1 tablespoon olive oil
700g stewing beef, cut into chunks
1 onion, chopped
2 garlic cloves, crushed
70g pancetta cubes or chopped streaky bacon
2 tablespoons plain flour
1 tablespoon tomato puree
4 tablespoons Marsala wine
600ml red wine
800ml beef stock
2 sprigs fresh thyme, plus extra for garnishing
Pinch of grated nutmeg
250g baby carrots
 
For the dumplings :
225g self-raising flour
125g butter
3 tablespoons not horseradish
2 to 3 tablespoons water
salt & freshly ground black pepper
 
Preheat the oven to 160c, 325f, Gas 3.
 
Heat the oil in a casserole dish and brown the beef for about 4 minutes in two batches. remove with a slotted spoon and set aside. Add the onion and cook for about 5 minutes until softened. Stir in the garlic and pancetta or bacon and cook for 1 minute.
 
Return the beef to the dish. Add the flour and tomato puree and cook for 1 minute, stirring continuously.
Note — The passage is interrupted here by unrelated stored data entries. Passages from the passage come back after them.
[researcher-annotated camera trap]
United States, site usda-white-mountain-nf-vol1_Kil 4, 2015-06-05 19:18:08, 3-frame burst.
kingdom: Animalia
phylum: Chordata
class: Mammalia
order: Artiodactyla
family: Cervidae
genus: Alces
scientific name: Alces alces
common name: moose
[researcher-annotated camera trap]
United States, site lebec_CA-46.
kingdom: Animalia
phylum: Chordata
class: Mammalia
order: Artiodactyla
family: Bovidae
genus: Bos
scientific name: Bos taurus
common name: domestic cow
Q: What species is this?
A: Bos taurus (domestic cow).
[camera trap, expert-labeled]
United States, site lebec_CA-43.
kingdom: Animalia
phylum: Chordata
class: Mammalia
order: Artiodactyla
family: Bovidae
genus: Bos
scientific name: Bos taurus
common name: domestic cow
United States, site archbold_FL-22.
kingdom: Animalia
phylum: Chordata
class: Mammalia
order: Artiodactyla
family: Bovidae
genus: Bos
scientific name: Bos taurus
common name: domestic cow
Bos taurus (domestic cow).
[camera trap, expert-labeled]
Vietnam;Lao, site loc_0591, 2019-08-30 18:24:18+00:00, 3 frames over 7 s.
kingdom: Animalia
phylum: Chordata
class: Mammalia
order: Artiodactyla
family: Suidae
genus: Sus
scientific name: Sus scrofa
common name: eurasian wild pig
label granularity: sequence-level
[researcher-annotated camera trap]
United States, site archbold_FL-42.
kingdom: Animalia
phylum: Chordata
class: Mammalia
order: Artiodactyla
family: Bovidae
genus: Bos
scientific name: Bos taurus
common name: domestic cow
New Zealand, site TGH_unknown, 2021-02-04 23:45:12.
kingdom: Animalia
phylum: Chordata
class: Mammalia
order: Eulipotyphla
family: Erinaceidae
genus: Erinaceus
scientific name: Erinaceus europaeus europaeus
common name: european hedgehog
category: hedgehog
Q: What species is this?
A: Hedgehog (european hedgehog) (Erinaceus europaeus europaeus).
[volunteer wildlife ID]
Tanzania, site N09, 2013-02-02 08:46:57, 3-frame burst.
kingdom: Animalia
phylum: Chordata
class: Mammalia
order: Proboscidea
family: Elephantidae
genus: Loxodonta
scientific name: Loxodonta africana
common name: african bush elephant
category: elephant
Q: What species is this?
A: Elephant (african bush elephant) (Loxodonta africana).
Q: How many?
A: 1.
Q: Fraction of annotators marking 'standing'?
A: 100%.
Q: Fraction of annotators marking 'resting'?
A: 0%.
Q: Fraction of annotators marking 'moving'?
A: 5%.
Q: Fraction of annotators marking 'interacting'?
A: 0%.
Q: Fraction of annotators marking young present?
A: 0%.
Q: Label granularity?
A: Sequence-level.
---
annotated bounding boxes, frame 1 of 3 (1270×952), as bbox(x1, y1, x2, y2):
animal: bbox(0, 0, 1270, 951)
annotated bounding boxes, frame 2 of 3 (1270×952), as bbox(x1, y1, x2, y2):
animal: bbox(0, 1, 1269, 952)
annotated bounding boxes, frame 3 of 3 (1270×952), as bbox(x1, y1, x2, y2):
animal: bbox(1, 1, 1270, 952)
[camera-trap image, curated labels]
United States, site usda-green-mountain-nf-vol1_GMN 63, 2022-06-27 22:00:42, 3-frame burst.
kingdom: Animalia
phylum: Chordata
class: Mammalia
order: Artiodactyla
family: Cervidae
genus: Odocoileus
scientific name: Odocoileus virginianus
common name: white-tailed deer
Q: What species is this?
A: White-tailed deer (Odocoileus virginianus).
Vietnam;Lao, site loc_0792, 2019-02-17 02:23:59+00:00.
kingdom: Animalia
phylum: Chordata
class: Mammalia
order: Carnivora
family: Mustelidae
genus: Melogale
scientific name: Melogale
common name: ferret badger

Add the rest of the stew ingredients and scrape the bottom of the dish to loosen any sediment. Simmer while you make the dumplings.
 
In a food processor, blend the flour and the butter until the mixture resembles breadcrumbs. Add the horseradish, water and seasoning and blend to a soft dough. Shape into 12 balls and place on top of the stew. Cover and cook in the oven for 2 1/2 hours until the meat is tender and the dumplings are puffed up. Serve garnished with thyme sprigs.
 
For Rosie’s birthday I of course served it with dauphinoise, but is just as delicious served with mash potato.